In the entries below, every line that contains "quiet" must be located and copied.
◇ ◇ ◇ ◇ ◇
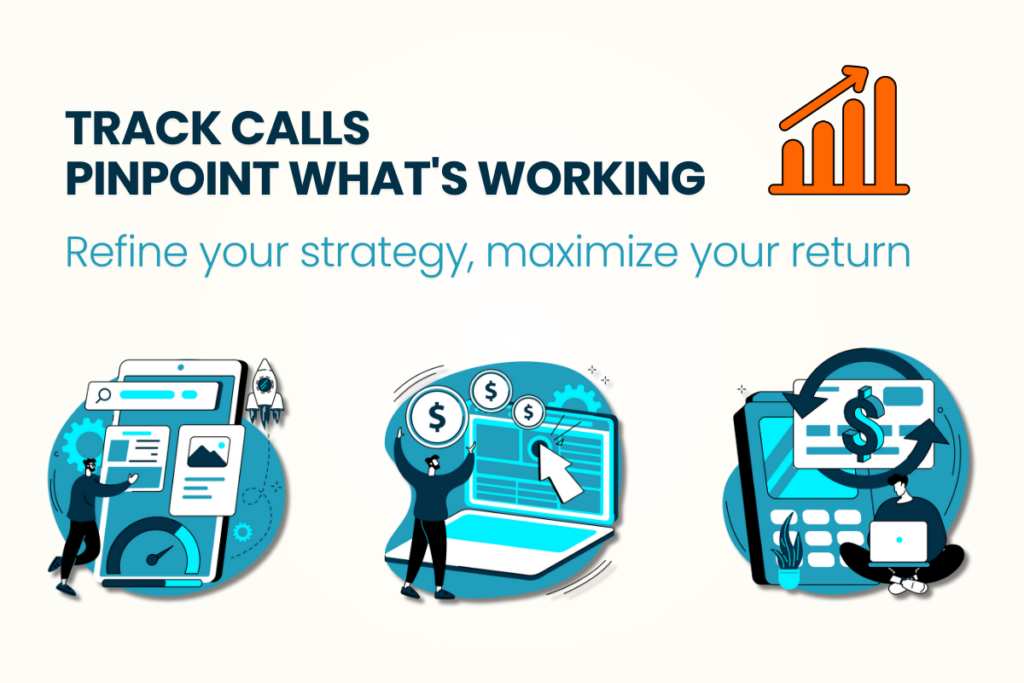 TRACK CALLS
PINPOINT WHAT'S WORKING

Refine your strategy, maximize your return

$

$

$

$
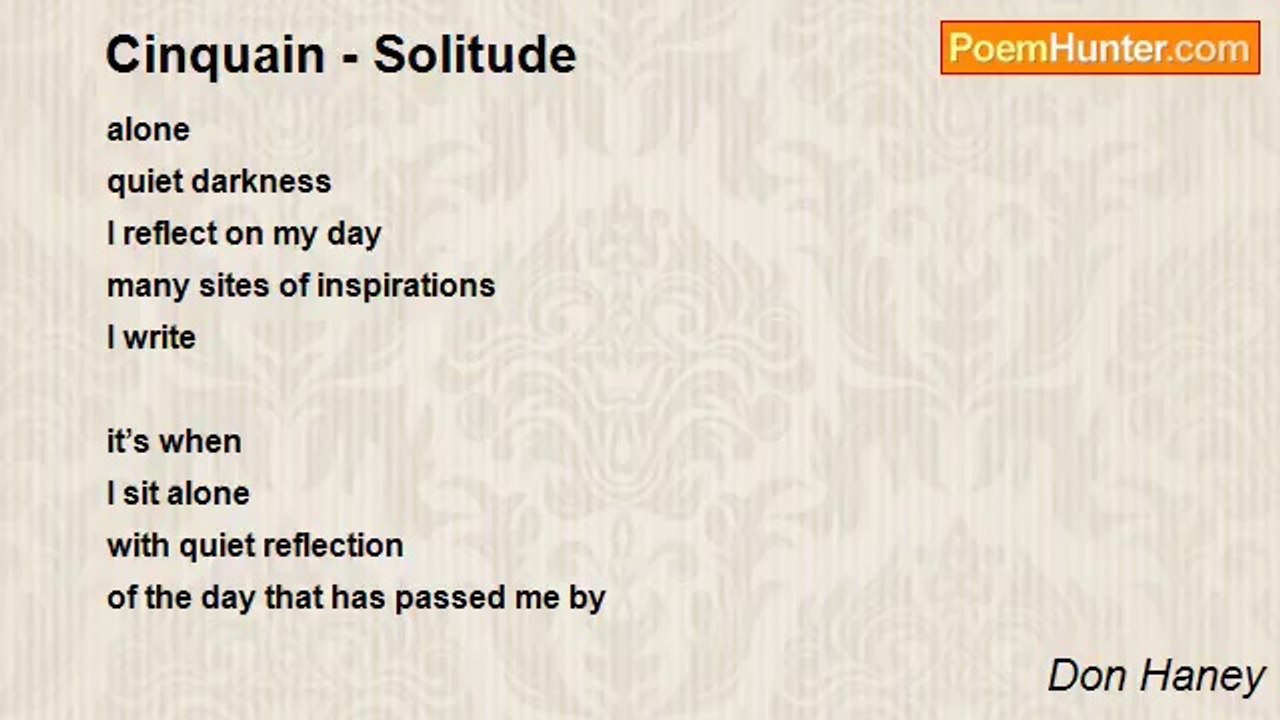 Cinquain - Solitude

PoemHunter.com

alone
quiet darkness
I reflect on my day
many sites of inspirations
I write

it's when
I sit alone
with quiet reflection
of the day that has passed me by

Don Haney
◇ ◇ ◇ ◇ ◇
*Answer to this exercise*
quiet darkness
with quiet reflection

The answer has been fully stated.